Agnes Hamadi mengaku sejak tahun 1980-an, belum ada pelepasan tanah Ghandi Gan di depan notaris dan pemerintah daerah untuk membayar berapa berapa luas tanah yang dibeli oleh Ghandi Gan dan Raymond Gan. Menurut dia, tanah tersebut di lokasi jalan alternatif, sekitar kantor wali kota Jayapura atau jalan alternatif masuk, yang berbatasan dengan tanah adat suku Dawir, serta di kawasan skyline.
“Dia ambil saja seperti ambil sayur kacang panjang di pasar. Itu namanya penyerobotan. Sudah lama kami berjuang untuk pertanyakan tanah itu, tapi tidak ditanggapi,” ujarnya.
Steven Yansreuw Hamadi yang juga pemilik hak ulayat mengatakan, pihaknya mendatangi MRP agar masalah ini segera diselesaikan dan diketahui pemerintah setempat.
“Kenapa kami urus sertifikat ke kantor BPN dan diterima oleh bagian pengukuran yaitu bapak Jhon Erari. Namun sertifikat kami di-pending oleh saudara Jhon Erari. Kenapa dia pending? Dia tidak punya hak,” teriaknya dalam orasi.

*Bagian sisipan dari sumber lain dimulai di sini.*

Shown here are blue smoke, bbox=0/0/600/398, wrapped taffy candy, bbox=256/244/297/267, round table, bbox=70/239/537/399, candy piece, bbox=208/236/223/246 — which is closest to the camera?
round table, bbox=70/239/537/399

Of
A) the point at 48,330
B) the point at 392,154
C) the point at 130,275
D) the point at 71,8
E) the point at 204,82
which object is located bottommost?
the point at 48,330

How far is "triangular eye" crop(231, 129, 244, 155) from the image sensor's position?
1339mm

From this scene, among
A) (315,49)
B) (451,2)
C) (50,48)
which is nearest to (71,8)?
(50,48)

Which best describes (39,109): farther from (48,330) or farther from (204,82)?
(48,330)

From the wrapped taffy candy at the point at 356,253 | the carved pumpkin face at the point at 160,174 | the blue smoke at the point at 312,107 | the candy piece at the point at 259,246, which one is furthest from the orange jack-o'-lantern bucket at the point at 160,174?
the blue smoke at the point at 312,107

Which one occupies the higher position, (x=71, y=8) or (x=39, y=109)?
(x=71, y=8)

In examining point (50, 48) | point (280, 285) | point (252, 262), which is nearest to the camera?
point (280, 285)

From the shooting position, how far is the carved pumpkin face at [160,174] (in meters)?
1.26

Namun sayang, dalam penyampaian aspirasi tersebut tidak ada satu pun anggota MRP yang menerima aspirasi dari keluarga besar suku Hamadi tersebut. Salah satu staf di Kantor MRP yang tak mau disebutkan namanya mengatakan ia tidak tahu menahu dimana dan kemana para anggota MRP.
“Saya tidak tahu. Biasanya ada,” katanya singkat.
Hingga berita ini ditulis, Direktur CV Bintang Mas/PT Skyline Kurnia, Gandhi Gan, pemilik Papua Trade Centre (PTC) di kawasan Entrop, Jayapura Selatan belum berhasil dimintai konfirmasi. (Roy Ratumakin)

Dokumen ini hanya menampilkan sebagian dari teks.